Rating: 4 out of 5.

Since its early days, found footage has been about making the viewer uncomfortable. Its scattershot approach and shaky cam give the audience a front row seat to the demented thrill ride of a lifetime. As with any genre, there are inevitable tropes that creep in and create a sense that all found footage films are the same. Well, let’s clear up that misconception before we even get started. Found footage films are not created equal, and there are as many good ones as there are bad. That’s just the way of things. With the release of The Outwaters, director Robbie Banfitch plants his flag in the genre and screams, “What are you waiting for, huh?!” Jennifer Love Hewitt would be proud. And I’ll tell you right now, throw out every expectation you have. The Outwaters flips the entire found footage genre right on its head.

The story follows a young woman and folk artist named Michelle (Michelle August) as she heads out into the Mojave Desert to film a music video for her latest song. She enlists filmmaker Robbie (Banfitch), his brother Scott (Scott Schamell), and makeup artist Ange (Angela Basolis) to capture the beauty of the song. The expansive landscape could not be a more perfect location. The quartet park their car and head out into the sweltering heat, venturing far across the desert to a ridge where they set up camp. When Robbie discovers a random ax lodged into the earth, he shrugs it off — and that was just his first mistake. During that first night, the group hears the sharp crack of what is presumably heat thunder; a deep-throated rumble practically tears the sky right in half. It rattles the group, but there seems to be a reasonable explanation, so they head back to bed.. That’s the beginning of their trouble. And they won’t even know what hit ’em next.

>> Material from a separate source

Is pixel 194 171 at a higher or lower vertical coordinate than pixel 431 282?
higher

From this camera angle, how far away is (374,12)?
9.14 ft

The following morning, Robbie sets about filming Michelle in various locations surrounding their camp. The sheer magnitude of the land feels limitless yet claustrophobic, as though it’s inching closer and closer. The group ventures back out onto the smoldering plateau of the desert, with he sun beating down upon their shoulders. After a successful shoot, they head back to camp fulfilled and replenished from the day’s creative endeavors.

The sun soon crests the horizon, and night quickly sets in. What transpires next is nothing short of mayhem — beginning as your typical hack ‘n slash found footage flick before devolving into something else entirely. The Outwaters yanks the rug out from under your feet, and as Robbie loses a grip on his sanity, the film makes you question what is real and what isn’t and how it really all started to begin with. It’s utter chaos and leaves you both chilled to the bone and hypnotized by its graphic imagery.

The Outwaters doesn’t play it safe. In fact, it goes big and bold with its conceit in such a way that makes it nothing short of a vital entry in the genre. His first feature film since 2007’s White Light, Robbie Banfitch masterfully balances found footage frights with our collective fear of the unknown. He leans into conventions and then throws them in the trash. What could be lurking in the wilderness has long been explored in countless films, such as other genre delights like Horror in the High Desert, but there’s something special about Banfitch’s work that feels fresh and new and exciting. It’s a truly horrifying experience that’ll leave your jaw gnarled and eaten on the ground, and that’s a guarantee.

The Outwaters hits theaters February 9 and will make its streaming debut on Screambox at a later date.